EXERCISE DATA |

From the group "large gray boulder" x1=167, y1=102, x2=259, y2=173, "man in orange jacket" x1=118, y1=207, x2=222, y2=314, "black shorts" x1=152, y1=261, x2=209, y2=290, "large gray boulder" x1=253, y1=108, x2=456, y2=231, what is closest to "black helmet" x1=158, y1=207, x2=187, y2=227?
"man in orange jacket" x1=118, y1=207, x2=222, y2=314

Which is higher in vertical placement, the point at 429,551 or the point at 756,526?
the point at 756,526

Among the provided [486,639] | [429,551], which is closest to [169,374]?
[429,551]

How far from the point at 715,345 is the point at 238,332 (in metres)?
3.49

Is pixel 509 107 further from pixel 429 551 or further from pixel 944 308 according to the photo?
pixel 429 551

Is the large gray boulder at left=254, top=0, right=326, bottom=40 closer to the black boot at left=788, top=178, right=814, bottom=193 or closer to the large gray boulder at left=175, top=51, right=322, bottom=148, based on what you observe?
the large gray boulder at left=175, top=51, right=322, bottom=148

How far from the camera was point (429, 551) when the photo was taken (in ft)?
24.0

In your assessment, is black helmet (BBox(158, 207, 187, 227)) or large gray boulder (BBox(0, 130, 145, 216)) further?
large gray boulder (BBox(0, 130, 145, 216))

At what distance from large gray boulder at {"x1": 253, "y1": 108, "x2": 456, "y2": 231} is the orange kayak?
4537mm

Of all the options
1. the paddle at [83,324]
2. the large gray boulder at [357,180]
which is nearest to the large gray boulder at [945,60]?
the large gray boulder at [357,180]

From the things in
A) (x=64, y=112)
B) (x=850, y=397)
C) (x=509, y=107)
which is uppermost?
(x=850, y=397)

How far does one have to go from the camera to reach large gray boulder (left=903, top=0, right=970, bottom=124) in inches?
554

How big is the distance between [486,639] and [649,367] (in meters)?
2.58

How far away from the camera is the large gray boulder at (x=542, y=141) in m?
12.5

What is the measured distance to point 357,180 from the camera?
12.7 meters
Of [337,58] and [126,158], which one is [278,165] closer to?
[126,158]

GIVEN PROBLEM |
Please quote everything from the line containing "what you observe?" down to the end of the records, including that line, word for word.

REPLY TO THE EXERCISE |
Is the large gray boulder at left=254, top=0, right=326, bottom=40 closer to the black boot at left=788, top=178, right=814, bottom=193 or closer to the large gray boulder at left=175, top=51, right=322, bottom=148, based on what you observe?
the large gray boulder at left=175, top=51, right=322, bottom=148

How far from the camera was point (429, 551) when the photo was taken (in ft)?
24.0

In your assessment, is black helmet (BBox(158, 207, 187, 227)) or large gray boulder (BBox(0, 130, 145, 216)) further?
large gray boulder (BBox(0, 130, 145, 216))

At what distance from large gray boulder at {"x1": 253, "y1": 108, "x2": 456, "y2": 231} is the orange kayak?
4537mm

Of all the options
1. the paddle at [83,324]
2. the large gray boulder at [357,180]
which is nearest to the large gray boulder at [945,60]?
the large gray boulder at [357,180]

From the things in
A) (x=64, y=112)
B) (x=850, y=397)
C) (x=509, y=107)
which is uppermost?
(x=850, y=397)

How far does one have to go from the camera to reach large gray boulder (left=903, top=0, right=970, bottom=124) in inches?
554

How big is the distance between [486,639] and [649,367] (in meters)?
2.58

How far away from the camera is the large gray boulder at (x=542, y=141) in m?
12.5

What is the measured distance to point 357,180 from the camera?
12.7 meters
Of [337,58] and [126,158], which one is [278,165] closer to?
[126,158]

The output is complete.